Fear Shapes Our Lives
Nine people gathered in a circle to study their sacred scripture last week were murdered in Charleston, South Carolina. There are many ways to understand this horrifying event, as we’ve seen in commentaries from across the nation and around the world: tragedy, the act of yet another mentally-ill young white gunman, another reason for new gun control legislation, or a stunning reminder of the deep structures of racism in the US, just to name a few. A Greek student of mine wrote me from Athens that night, bewildered by the violence, and asked if there is a civil war between blacks and whites in America. The answer to that is a firm No, of course, because the violent attacks are almost exclusively white-on-black. But it is easy to understand why people around the globe would see the violence in America as a sign of a civil war. The sad truth is that these murderous impulses are rooted in our unfinished and undigested civil war of 150 years ago and the systems of slavery which preceded it.
One wonders, how can old historical practices and events like that continue to shape today’s American society and politics, after all these years? Part of the answer is our fear: how we experience fear, how fear overrides evidence and obliterates thinking, how we help create fear in ourselves and others, and how our fears shape our most basic understanding of ourselves and our world.

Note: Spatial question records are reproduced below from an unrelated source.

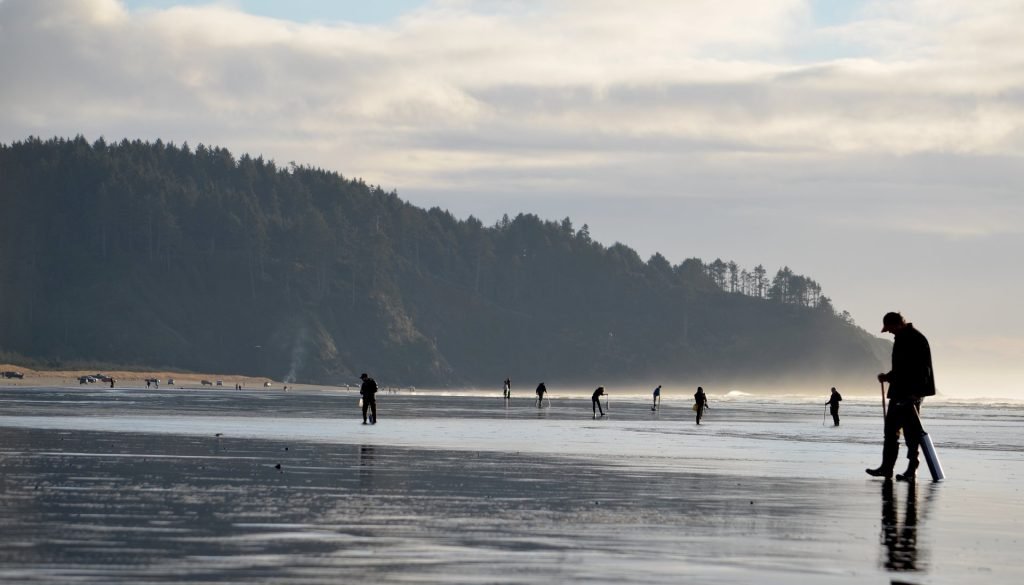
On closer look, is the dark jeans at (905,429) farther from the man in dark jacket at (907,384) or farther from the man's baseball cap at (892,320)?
the man's baseball cap at (892,320)

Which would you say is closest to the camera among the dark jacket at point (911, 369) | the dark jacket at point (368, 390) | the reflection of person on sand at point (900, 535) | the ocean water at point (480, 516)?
the ocean water at point (480, 516)

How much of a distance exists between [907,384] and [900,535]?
801 centimetres

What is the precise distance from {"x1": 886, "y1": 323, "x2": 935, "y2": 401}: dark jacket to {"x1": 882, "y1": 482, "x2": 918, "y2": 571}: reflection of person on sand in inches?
91.5

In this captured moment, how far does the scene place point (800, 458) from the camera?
103 feet

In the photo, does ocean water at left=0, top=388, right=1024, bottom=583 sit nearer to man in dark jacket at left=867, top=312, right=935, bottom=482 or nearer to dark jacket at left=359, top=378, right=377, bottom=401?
man in dark jacket at left=867, top=312, right=935, bottom=482

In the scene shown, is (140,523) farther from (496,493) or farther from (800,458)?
(800,458)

There are two kinds of fear, as the teacher Manjushri explains in my new book, What in the World Is Going On? Wisdom Teachings for Our Time. The first kind, communicative fear, we share with many other species; it gives us information about an immediate danger in our environment which requires a response: flight or fight, in most cases. This superb mechanism, sensitive to a “tiger in the grass,” vastly enhances our survival, and we can only be grateful for it. The second type, imaginative fear, however, is created in and by our own minds. It may or may not be grounded in reality and may have little connection with any plausible threat to our survival. Yet it can just as powerfully shape our perceptions and our behavior, over and over, until it becomes an unexamined dimension of our supposed reality. Because it is wound so tightly with human intellect and human imagination, it is much more difficult to trace its roots, and it is a delicate process to uncover those deeply rooted fears and begin the long and hard work of dissolving them.
The steps of this process, however, are simple and straightforward. First, identify the fear lurking deep in one’s heart and mind. Give it a name, and as best you can, bring it up to the surface. Then, greet it with kindness and understanding, over and over, day after day, until it slowly dissolves. It will lose its power to trigger a sense of danger, to initiate a counter-attack, and to escalate a situation all out of proportion to its actual size and heft in the world. You will be rewarded with much more ease, both in your own life and in your surroundings. And it will surely reduce the violence in your community and world, as you no longer fuel it with your own fearfulness. It may seem too small to make a difference, but truly, it is probably the best way to begin to heal the generations of fear and violence in the United States.